Quelques années et aléas de la vie plus tard, les trois frères abandonnent la voie du Rock and Roll pour emprunter celle de la chanson française traditionnelle : « le déserteur », « Ne joue pas au soldat » « Maman, la plus belle du monde »... Le succès les y attend et Ils seront récompensés par sept disques d’or et de nombreux disques de platine. Leur mérite est d’avoir été un groupe à la fois original qui, sans jamais suivre la mode musicale, a su s’imposer en enregistrant des chansons oubliées du répertoire Français pour en faire des succès. Le livre hommage de Chantal Losfeld leurest d’ailleurs consacré. Sorti en avril dernier aux Presses du Midi, il s’intitule « Les Sunlights, chronique d’hier et d’aujourd’hui ».

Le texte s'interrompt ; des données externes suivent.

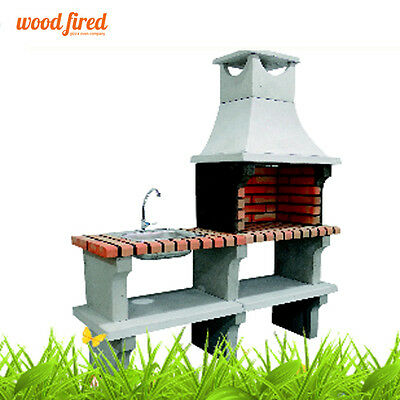 Outdoor brick masonry Mediterranean BBQ with chimney, grill,side table and sink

En ce 4 mai 2013, les Vinyls ont eu l’honneur d’assurer la première partie des Sunlights, désormais réduits à deux, leur frère Bruno étant décédé en 2007. Jacky Delmone, un remarquable chanteur et showman, crédité lui aussi d’une longue carrière, était également à l’affiche du spectacle se déroulant dans le magnifique Centre Marius Staquet de Mouscron en Belgique qui, pour l’occasion a dû refuser plus de cent spectateurs, la salle affichant complet depuis une semaine.
Etant de la partie, nous avions forcément un regard différent de celui du spectateur venu simplement voir et écouter ses artistes préférés. Et ce qui nous a d’abord frappés chez Sergio et Aldo est leur professionnalisme. Leur façon naturelle d’occuper l’espace, leur présence sur scène montrent leur parfaite maitrise de cet art difficile de se produire devant un public. A travers leur répertoire, ils nous ont aussi rappelé à quel point les vrais chansons françaises étaient poétiques et éternelles (« la Mer », « les roses blanches » …). La nostalgie qui se dégage de leurs chansons ne les empêche pas de faire preuve d’un humour très fin. Mais aussi d’abnégation : Sergio frappé d’un méchant rhume souffrait d’un mal de gorge épouvantable et sa douleur, lorsqu’il allait chercher les notes aigues, était perceptible de la salle. Mais il a tenu jusqu’au bout, chapeau !
Nous avons eu le privilège de les accompagner dans l’ultime morceau de leur spectacle, « Quand on est musicien ». Là encore, nous avons ressenti que le travail est plus facile lorsqu’il est dirigé par de vrais pros. Quand je dis « ultime », le mot n’est pas exagéré, puisque les Sunlights avaient décidé de terminer leur longue carrière sur ce concert à Mouscron, une carrière qui pour Sergio s’est achevée comme elle avait commencé, à la contrebasse. En effet, pendant l’exécution de la chanson, il s’est emparé de la contrebasse de Jean-Philippe et a retrouvé les sensations de ses débuts, il y a cinquante ans. Pour nous, jouer avec les Sunlights fut donc à la fois un honneur d’accompagner leur sortie et un souvenir impérissable.
Leur talent, leur expérience, tous leurs disques d’or ne les empêchent pas d’être en dehors de la scène des hommes charmants, humbles et gentils. Ils nous ont traités en amis, sur un pied d’égalité.
Leur attitude prouve leur élégance, mais aussi la valeur des Vinyls. Si nous avions étés médiocres, les Sunlights auraient certainement été aussi gentils avec nous, car ils sont foncièrement gentils, mais peut-être plus condescendants également. Ce ne fut pas le cas, car nous avons produits un excellent spectacle qui restera dans les mémoires, avec un Alexandre déchainé.
Ce soir-là, nous avons pris conscience que désormais, Les Vinyls jouent dans la cour des grands.